[Exercise details] Check every line of the data for the word "burst", and copy those that have it.

----

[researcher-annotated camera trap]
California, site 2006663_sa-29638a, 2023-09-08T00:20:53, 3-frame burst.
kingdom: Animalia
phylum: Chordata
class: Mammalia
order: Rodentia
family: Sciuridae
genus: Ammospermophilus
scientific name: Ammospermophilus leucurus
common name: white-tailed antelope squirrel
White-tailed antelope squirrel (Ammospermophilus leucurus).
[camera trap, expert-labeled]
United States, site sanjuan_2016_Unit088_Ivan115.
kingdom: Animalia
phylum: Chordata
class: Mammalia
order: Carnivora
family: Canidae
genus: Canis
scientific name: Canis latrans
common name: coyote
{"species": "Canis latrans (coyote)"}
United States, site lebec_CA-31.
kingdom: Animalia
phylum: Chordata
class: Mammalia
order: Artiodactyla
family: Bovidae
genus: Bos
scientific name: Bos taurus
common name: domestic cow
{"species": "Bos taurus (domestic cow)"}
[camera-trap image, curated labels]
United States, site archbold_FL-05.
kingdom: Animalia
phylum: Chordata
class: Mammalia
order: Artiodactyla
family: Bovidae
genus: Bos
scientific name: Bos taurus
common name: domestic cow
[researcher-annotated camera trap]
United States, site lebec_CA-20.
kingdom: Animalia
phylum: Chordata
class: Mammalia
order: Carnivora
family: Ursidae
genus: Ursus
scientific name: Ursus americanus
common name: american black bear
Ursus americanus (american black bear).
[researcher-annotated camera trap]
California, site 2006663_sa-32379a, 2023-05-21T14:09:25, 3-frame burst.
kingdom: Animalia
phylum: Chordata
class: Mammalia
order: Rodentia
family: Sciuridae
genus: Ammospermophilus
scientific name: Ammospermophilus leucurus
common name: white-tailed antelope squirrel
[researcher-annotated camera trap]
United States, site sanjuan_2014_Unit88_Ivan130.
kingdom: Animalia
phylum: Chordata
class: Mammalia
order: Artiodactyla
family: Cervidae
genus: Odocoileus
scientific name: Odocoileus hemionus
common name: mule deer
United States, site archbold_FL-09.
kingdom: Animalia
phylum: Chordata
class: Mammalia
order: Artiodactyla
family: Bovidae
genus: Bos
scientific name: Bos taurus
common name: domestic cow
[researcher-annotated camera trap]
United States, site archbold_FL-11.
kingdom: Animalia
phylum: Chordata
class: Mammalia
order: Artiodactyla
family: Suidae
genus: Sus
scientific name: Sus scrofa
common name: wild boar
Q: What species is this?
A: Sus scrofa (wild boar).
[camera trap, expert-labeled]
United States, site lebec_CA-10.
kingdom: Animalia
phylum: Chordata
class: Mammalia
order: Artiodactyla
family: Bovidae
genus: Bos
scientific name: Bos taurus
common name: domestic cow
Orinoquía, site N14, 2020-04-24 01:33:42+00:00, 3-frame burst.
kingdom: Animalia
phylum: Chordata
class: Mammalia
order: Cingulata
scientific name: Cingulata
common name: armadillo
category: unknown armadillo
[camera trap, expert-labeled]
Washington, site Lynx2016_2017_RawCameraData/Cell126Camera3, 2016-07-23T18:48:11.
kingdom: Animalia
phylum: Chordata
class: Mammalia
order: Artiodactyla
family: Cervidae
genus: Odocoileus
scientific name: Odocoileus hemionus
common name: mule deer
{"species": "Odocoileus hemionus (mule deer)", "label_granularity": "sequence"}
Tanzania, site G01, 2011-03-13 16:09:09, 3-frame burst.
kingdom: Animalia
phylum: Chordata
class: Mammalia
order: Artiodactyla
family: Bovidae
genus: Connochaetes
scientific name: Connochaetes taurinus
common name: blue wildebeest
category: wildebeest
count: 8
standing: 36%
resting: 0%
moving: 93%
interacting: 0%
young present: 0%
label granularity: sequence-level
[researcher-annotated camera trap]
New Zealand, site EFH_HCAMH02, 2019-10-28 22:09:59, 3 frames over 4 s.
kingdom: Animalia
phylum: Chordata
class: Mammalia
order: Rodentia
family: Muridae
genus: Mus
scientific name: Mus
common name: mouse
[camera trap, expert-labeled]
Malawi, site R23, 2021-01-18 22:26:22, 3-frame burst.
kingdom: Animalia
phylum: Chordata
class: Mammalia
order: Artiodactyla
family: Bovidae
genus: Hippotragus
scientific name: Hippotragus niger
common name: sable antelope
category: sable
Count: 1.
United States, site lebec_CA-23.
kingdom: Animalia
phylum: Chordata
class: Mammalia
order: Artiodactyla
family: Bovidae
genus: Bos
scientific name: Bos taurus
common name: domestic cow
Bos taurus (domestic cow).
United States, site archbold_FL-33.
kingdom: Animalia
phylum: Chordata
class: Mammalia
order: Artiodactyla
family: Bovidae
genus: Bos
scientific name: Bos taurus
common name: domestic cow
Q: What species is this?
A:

----

[Answer to this problem]
California, site 2006663_sa-29638a, 2023-09-08T00:20:53, 3-frame burst.
California, site 2006663_sa-32379a, 2023-05-21T14:09:25, 3-frame burst.
Orinoquía, site N14, 2020-04-24 01:33:42+00:00, 3-frame burst.
Tanzania, site G01, 2011-03-13 16:09:09, 3-frame burst.
Malawi, site R23, 2021-01-18 22:26:22, 3-frame burst.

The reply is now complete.